The trick, she explained, is to find a quiet “thinking” spot, get comfortable, focus on the problem and keep focusing until she had come up with a list of 50 possible or potential solutions.
She told me that sometimes this process has occupied hours of her time and yet she has disciplined herself to stay focused on the problem until the 50th possible solution has been written down.
On more than one occasion she has felt quite confident that she had found the right solution early on in the process and yet had persevered until reaching the magic number 50 only to find that the 50th solution was the best one.
This all sounded a little bit too simplistic until Adrian supplied me with two dynamic examples of how her use of the Habit of Focus had changed the direction of her life.

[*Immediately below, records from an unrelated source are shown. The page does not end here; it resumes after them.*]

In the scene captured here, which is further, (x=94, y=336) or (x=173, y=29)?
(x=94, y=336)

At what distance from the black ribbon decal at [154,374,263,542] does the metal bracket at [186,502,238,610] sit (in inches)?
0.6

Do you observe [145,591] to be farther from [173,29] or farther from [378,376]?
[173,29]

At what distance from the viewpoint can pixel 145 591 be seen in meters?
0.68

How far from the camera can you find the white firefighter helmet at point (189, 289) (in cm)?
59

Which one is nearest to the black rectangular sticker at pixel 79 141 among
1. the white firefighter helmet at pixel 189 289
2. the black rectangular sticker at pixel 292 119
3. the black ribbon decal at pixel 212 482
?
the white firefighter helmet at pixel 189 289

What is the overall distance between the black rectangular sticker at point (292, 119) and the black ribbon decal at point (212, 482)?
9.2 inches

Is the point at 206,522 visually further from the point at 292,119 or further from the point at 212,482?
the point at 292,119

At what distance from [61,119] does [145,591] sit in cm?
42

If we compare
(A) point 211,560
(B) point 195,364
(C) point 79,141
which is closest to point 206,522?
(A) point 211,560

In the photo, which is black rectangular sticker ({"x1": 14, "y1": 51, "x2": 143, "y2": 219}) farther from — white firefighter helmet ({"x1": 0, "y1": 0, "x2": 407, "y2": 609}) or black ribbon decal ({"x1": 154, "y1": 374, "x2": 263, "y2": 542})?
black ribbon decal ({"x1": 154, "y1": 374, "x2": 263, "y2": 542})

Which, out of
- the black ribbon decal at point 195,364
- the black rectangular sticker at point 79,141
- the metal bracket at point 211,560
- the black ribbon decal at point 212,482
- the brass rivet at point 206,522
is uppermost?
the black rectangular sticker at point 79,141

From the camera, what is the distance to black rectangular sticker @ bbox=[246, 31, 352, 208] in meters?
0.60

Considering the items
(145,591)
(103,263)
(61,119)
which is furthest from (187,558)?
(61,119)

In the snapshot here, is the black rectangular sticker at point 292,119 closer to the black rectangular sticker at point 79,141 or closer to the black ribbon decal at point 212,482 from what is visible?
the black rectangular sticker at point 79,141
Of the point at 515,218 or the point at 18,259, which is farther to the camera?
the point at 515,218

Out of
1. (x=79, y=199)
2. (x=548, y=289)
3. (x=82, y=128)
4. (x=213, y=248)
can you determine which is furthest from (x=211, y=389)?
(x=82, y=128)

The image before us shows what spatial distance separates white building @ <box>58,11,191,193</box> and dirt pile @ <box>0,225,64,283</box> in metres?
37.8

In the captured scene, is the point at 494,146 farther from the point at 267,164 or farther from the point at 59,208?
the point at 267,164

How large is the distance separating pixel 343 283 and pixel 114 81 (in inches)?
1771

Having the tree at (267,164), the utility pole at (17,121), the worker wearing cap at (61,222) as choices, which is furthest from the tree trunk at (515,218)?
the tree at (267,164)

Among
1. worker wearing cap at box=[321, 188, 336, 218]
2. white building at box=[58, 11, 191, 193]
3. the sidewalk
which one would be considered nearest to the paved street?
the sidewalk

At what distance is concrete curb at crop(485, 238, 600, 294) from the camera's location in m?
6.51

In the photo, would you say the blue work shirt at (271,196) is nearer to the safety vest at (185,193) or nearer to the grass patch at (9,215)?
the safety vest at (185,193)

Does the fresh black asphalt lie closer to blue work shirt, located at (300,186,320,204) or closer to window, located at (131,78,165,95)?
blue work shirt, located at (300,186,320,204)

In 1987 she had opened a high-end ladies clothing store which she had grown into a small chain with seven locations. Sales began slowing down early in 2006 and by the fall of 2007 her business, her pride and joy, was teetering on collapse with her creditors circling like “bloodthirsty vultures battling each other to get first peck of the corpse.”
Her family and friends were literally begging her to place her company into bankruptcy and to walk away.
She told me that this was a very tempting idea but she wasn’t quite ready to give up 20 years of hard work.
So she went to her favorite thinking spot – a bench in a close-by park and, like so many times before, resolved to focus on this problem until she was able to come up with a list of 50 possible solutions.
This was a tough one. She told me that she sat on the bench for over seven hours, focusing only on one thing, completely oblivious to the people and sounds surrounding her.
Finally after seven hours she stood up and ran home as fast as she could, excited at the prospect of putting newly acquired ideas into place and thereby engineering an “impossible” turn-around of her company.
Today, some six years later, she has 12 locations and they are all booming. She attributes her success to her ongoing use of the Habit of Focus.
Nine months later, while in the midst of her turnaround, a persistent cough led her to her doctor and a chest x-ray then later to an oncologist who informed her she had lung cancer.
A lifelong non-smoker she was devastated by the diagnosis but, “after a few days of self-pity and anger” she decided that this was no different than other problems she had faced and that she needed to seek a solution.
Back she went to her favorite thinking space. The solutions she came up with inspired her to dive deeply into researching her disease and seek the best treatments available. Once the research was completed, she informed her family doctor of the type of treatment she wanted and he helped her find a provider.
She has just celebrated her fifth anniversary of being cancer free. Naturally, she has no way of knowing what the outcome from other treatments might have been, but she is certain that her Habit of Focus directed her to the one that was best for her.
Adrian told me that she is convinced that the solutions to all of our problems and challenges lie within us all and that we seldom find them because we do not take the time to focus.
Having heard how instrumental the Habit of Focus has been in Adrian’s life, I cannot help but believe that if we all took the time to find a favorite thinking space, stayed there until we had 50 solutions to each of our problems, and then implemented the best ones, we would all live lives as joyful and fulfilled as Adrian’s.
Let’s make a habit of meeting like this.